Weekends are when we all want to sleep in. After a long week of work, we need time to relax, take our minds off things, and recharge. So when I got the call on early Saturday morning telling me we’re sending HTTP 500 Server Error messages to our end users, I wasn’t thrilled.
We’d recently started using the elasticsearch-py library to talk with ElasticSearch, part of rewriting our Catalogue APIs to Falcon. Unlike many libraries, this one comes with very sensible default settings. It’s resilient out of the box, randomizes the list of ElasticSearch nodes to split the load evenly, and retries queries if a selected node is unreachable. For the first few weeks all ran well. Until Saturday morning, of course.
Zdenek Styblik and I started analyzing the issues to identify the fault. It turns out that our service provider had a network partition the day of the outage. We found that some ElasticSearch nodes could not talk to each other, while some of the clients were still able to talk to the ElasticSearch nodes which were out of sync with the rest of the cluster.
We decided to fix the service for the customers and investigate the issue later. We removed the problematic ElasticSearch nodes from DNS, and the day was saved. But momentarily defusing the situation isn’t enough, of course.
To reproduce the issue, Zdenek and I set up a 3-node ElasticSearch cluster. Then we cut communication to one of the nodes using
iptables. The node that got cut off actually realized that something is wrong and even reported the error into the logs. So far, so good.

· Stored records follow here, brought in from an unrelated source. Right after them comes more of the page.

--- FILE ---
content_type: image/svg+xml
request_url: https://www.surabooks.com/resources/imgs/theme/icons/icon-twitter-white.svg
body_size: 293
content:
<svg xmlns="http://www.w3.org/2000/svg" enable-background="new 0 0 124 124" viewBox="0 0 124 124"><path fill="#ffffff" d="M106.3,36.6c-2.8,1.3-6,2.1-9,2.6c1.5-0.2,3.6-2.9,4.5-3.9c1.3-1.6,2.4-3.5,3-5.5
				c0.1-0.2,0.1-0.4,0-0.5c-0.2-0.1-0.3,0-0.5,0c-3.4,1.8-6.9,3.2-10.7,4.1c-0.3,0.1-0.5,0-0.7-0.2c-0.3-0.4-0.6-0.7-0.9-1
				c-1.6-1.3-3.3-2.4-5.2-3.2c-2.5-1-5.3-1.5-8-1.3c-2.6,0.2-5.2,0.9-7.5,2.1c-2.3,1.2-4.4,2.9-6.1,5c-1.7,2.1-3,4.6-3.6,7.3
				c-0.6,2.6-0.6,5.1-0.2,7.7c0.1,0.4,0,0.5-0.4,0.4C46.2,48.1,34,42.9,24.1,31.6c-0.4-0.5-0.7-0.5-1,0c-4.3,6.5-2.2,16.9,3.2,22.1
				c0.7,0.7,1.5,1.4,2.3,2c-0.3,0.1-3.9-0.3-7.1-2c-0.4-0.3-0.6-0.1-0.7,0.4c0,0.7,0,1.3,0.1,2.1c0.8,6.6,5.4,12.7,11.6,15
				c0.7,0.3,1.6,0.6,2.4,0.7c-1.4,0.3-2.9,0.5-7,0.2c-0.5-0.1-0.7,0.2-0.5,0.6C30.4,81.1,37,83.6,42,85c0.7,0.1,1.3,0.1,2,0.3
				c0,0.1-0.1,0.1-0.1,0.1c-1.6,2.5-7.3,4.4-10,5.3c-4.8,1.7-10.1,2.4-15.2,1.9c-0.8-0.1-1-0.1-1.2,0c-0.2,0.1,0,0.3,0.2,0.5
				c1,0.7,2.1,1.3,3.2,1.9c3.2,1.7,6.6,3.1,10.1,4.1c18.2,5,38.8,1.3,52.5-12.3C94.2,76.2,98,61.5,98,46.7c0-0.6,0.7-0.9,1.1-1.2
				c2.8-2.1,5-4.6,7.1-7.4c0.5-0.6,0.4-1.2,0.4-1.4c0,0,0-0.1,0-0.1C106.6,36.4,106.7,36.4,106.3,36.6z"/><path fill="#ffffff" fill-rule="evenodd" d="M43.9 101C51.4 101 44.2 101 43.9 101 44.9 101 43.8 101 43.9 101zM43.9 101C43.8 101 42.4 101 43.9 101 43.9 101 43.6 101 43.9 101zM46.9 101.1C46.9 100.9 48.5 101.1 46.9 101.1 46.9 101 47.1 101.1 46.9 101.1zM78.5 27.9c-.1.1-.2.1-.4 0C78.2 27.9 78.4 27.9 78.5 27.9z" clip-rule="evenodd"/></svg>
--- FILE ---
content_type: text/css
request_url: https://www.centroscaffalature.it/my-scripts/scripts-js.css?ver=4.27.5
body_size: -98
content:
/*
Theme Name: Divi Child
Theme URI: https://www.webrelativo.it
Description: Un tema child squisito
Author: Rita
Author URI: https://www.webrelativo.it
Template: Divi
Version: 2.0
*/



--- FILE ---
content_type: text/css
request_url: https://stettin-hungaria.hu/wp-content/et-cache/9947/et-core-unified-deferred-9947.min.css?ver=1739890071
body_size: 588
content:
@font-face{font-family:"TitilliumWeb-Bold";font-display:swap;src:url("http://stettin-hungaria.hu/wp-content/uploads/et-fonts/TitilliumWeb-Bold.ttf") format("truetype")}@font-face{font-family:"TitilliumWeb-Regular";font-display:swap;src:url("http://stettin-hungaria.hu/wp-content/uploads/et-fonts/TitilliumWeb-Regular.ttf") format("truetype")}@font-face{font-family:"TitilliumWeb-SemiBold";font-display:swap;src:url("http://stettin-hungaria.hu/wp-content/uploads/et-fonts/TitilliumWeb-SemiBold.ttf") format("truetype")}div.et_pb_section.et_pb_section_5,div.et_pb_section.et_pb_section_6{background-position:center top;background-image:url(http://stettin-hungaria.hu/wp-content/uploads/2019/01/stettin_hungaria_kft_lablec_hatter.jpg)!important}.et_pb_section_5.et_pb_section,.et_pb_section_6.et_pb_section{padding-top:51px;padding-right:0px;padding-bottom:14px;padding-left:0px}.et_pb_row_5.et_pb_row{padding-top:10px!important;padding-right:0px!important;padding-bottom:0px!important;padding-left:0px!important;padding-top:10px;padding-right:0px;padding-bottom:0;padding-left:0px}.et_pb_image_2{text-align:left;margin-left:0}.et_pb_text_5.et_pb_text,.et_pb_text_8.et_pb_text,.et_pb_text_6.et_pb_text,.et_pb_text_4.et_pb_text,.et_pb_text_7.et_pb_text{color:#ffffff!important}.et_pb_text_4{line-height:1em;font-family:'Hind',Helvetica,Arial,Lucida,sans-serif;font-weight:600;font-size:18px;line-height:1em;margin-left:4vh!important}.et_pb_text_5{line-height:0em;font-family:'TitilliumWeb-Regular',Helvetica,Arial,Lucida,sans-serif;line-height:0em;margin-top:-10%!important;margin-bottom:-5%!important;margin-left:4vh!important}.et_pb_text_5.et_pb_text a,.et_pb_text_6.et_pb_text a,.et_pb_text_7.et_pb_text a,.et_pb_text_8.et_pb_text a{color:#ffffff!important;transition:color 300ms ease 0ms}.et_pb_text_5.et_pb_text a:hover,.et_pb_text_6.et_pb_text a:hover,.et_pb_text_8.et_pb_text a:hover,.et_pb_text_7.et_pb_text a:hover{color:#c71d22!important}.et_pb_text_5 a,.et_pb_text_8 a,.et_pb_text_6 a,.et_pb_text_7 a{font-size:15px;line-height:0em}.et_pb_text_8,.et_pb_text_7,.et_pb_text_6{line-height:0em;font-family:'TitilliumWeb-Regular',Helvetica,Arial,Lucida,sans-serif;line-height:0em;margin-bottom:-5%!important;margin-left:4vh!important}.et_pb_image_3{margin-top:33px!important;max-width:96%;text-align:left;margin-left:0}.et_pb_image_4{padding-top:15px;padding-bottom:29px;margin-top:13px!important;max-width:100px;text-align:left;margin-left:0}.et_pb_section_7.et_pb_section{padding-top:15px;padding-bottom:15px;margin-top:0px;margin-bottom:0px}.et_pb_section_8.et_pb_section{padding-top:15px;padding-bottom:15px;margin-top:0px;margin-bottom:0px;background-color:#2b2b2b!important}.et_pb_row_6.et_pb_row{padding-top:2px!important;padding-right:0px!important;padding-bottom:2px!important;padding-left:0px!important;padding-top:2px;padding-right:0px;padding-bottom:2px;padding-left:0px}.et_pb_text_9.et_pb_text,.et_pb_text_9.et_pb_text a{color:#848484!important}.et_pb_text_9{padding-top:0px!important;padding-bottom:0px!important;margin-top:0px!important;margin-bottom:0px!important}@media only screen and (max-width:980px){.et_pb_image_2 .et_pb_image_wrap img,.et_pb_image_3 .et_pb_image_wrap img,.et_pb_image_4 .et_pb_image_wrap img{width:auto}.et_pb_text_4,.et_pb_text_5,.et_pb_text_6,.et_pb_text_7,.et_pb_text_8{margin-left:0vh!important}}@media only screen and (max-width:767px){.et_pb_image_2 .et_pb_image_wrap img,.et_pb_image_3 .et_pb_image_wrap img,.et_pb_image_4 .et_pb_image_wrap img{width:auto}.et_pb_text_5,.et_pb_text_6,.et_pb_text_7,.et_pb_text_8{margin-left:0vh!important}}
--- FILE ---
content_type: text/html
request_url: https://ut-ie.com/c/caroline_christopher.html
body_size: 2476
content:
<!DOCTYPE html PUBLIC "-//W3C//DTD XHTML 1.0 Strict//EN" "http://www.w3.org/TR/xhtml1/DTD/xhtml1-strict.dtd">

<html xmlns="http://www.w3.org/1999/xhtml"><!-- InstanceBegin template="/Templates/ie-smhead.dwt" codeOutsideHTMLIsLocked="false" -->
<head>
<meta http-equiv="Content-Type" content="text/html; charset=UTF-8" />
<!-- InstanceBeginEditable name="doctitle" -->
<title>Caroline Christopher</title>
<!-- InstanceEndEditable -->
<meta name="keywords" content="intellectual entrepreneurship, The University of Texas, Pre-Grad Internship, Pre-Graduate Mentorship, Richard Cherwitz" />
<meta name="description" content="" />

Now you would expect that if the node “knows” that it is not in a healthy state, it should either stop receiving new connections or start responding with some error message. Unfortunately, what happened is that queries against the affected node were hanging indefinitely (or at least longer than we were willing to wait).
After further research we found a configuration option called
discovery.zen.no_master_block, which is by default set to only fail on writes, but not on reads. I have to admit, I find that a little short-sighted. But at least it’s easy to fix.
Stretching the Defaults
After changing the value from
all the node started responding with errors (as expected). And because elasticsearch-py will automatically retry the query on another node if the first responds with an error, everything was working nicely even with one node being broken.
Now we’ve rolled out this new setting to all nodes, and we’ve not served any HTTP 500 errors due to elasticsearch misconfiguration.
What did we learn aside from problems always happen at the most inconvenient time?
First, this shows even the best tools and libraries aren’t infallible. A simple default that you’d never otherwise notice could make all the difference.
Second, it may take some time for problems to manifest themselves after changing to a new tool. It pays to be vigilant.
Finally, this experience helped me appreciate how valuable sharing with the community actually is. I might have taken many days to find this on my own, but the fact that others had posted their solutions made our work far easier. (This is part of why I am sharing my experiences here.)